COMPITO ASSEGNATO A
Riporta senza alcuna modifica le righe del dataset di annotazione, dalla riga che contiene "to locate drums" fino all'ultima riga del dataset, entrambe incluse.

Cassazione civile sez. VI, 25/10/2011, (ud. 17/06/2011, dep. 25/10/2011), n.22079

LA CORTE SUPREMA DI CASSAZIONE

SEZIONE SESTA CIVILE

SOTTOSEZIONE 2

Composta dagli Ill.mi Sigg.ri Magistrati:

Dott. SETTIMJ Giovanni – Presidente –

Dott. BURSESE Gaetano Antonio – rel. Consigliere –

Dott. MIGLIUCCI Emilio – Consigliere –

Dott. MANNA Felice – Consigliere –

Dott. SCALISI Antonino – Consigliere –

ha pronunciato la seguente:

ordinanza

sul ricorso 11941-2010 proposto da:

CARONE DITTA (OMISSIS) in persona del legale rappresentante pro

tempore, elettivamente domiciliata in ROMA, VIA CRISTOFORO COLOMBO

177, presso CASA MILILLO, rappresentata e difesa dall’avvocato RUGGI

CARMINE, giusta mandato a margine del ricorso;

– ricorrente –

contro

D.L.M. (OMISSIS) titolare della omonima ditta,

elettivamente domiciliata in ROMA, VIALE MAZZINI 73, presso lo studio

dell’avvocato CASTELLANO MICHELE, che la rappresenta e difende,

giusta procura speciale in calce al controricorso;

– controricorrente –

e contro

COLABETON SPA – già Colabeton Srl;

– intimata –

avverso la sentenza n. 79/2 010 del TRIBUNALE di BARI del 4.1.2010,

depositata il 12/01/2010;

udita la relazione della causa svolta nella camera di consiglio del

17/06/2011 dal Consigliere Relatore Dott. GAETANO ANTONIO BURSESE.

E’ presente il Procuratore Generale in persona del Dott. PIERFELICE

PRATIS che nulla osserva.

COMPITO ASSEGNATO B
Continua l'ordinanza della Cassazione civile riportata sopra, riprendendo subito dopo le ultime parole mostrate.

Voci tratte da un dataset di annotazione:

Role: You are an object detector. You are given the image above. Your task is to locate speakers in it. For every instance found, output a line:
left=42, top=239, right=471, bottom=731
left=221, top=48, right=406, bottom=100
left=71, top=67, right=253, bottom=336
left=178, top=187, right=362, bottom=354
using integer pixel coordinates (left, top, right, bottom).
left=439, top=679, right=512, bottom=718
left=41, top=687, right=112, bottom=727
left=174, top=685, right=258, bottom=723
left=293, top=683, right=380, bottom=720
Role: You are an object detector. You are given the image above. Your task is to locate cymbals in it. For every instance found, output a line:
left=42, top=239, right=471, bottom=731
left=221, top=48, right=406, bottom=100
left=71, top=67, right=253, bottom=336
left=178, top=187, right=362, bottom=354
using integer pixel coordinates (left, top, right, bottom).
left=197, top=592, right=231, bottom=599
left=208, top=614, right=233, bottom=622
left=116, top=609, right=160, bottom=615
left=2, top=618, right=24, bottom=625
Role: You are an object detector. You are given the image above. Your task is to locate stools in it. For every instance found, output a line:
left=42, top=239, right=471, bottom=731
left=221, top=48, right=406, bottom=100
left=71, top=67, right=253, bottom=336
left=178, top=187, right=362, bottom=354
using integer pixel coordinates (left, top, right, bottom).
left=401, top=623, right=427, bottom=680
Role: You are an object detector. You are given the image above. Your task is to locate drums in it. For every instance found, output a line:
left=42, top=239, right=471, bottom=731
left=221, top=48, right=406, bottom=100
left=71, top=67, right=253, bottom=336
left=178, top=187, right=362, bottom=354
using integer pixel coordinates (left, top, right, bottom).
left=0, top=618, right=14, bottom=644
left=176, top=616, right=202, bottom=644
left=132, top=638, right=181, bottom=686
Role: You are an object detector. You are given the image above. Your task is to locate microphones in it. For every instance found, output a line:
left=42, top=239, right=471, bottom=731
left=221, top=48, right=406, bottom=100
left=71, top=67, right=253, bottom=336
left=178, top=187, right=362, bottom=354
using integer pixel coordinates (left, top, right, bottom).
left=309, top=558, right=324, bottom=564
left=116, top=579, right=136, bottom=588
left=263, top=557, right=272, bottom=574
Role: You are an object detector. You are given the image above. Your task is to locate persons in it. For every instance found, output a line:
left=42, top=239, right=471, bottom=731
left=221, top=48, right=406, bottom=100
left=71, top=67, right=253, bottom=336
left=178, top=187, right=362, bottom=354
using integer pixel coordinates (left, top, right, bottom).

RISULTATO DEL COMPITO A
Role: You are an object detector. You are given the image above. Your task is to locate drums in it. For every instance found, output a line:
left=42, top=239, right=471, bottom=731
left=221, top=48, right=406, bottom=100
left=71, top=67, right=253, bottom=336
left=178, top=187, right=362, bottom=354
using integer pixel coordinates (left, top, right, bottom).
left=0, top=618, right=14, bottom=644
left=176, top=616, right=202, bottom=644
left=132, top=638, right=181, bottom=686
Role: You are an object detector. You are given the image above. Your task is to locate microphones in it. For every instance found, output a line:
left=42, top=239, right=471, bottom=731
left=221, top=48, right=406, bottom=100
left=71, top=67, right=253, bottom=336
left=178, top=187, right=362, bottom=354
using integer pixel coordinates (left, top, right, bottom).
left=309, top=558, right=324, bottom=564
left=116, top=579, right=136, bottom=588
left=263, top=557, right=272, bottom=574
Role: You are an object detector. You are given the image above. Your task is to locate persons in it. For every instance found, output a line:
left=42, top=239, right=471, bottom=731
left=221, top=48, right=406, bottom=100
left=71, top=67, right=253, bottom=336
left=178, top=187, right=362, bottom=354
using integer pixel coordinates (left, top, right, bottom).

RISULTATO DEL COMPITO B
Fatto

FATTO E DIRITTO

Il Consigliere designato all’esame preliminare ha avviato il ricorso alla trattazione camerale ex art. 380 bis c.p.c. per le ragioni svolte nella relazione che qui di seguito si riporta:

“1) D.L.M. con atto in data 23.3.05 ha convenuto avanti al giudice di pace di Bari la spa Colabeton nonchè la ditta Carone Eustachio al fine di accertare le cause e l’entità dei vizi verificatisi nel piazzale di sua proprietà e per sentirle condannare in solido o in ragione delle rispettive responsabilità, all’eliminazione degli inconvenienti, oltre al risarcimento dei danni ed al pagamento delle spese processuali. Invero, la ditta Carone su incarico dell’attore aveva realizzato la pavimentazione di tipo industriale del piazzale (che successivamente aveva presentato evidenti fessurazioni), utilizzando il calcestruzzo fornito dalla soc. Colabeton. Nella contumacia della ditta Carone, il giudice adito rigettava la domanda proposta contro la soc. Colabeton accogliendo l’eccezione di prescrizione da quest’ultima dedotta, del diritto azionato ex art. 1495 c.c.; condannava però la ditta Carone – rimasta contumace – al pagamento in favore dell’attore delle somma di Euro 2.582,28 a titolo dei danni richiesti in relazione ai riscontrati vizi della costruzione della pavimentazione del piazzale.

All’esito dell’impugnazione proposta dalla Carone l’adito tribunale di Bari, con sentenza n. 79/10 depos. In data 12.1.2010, rigettava l’appello ” siccome inammissibile ed infondato” ritenendo in specie che era improponibile l’eccezione di prescrizione ex art. 1495 c.c. (già riconosciuta dal giudice ed in cosa giudicata in relazione alla soc. Colabeton) perchè sollevata per la prima volta in appello dalla Carone ancorchè contumace nel primo grado del giudizio. Condivideva altresì le valutazioni di responsabilità in capo all’appellante, espresse dal primo giudice.

L’odierno ricorso per cassazione del ditta Carone si fonda su due motivi, che sembrano entrambi infondati.

2) La prima doglianza (violazione dell’art. 345 c.p.c.) riguarda la dichiarata inammissibilità in appello della eccezione di prescrizione in quanto domanda nuova come tale inammissibile ex art. 345 c.p.c..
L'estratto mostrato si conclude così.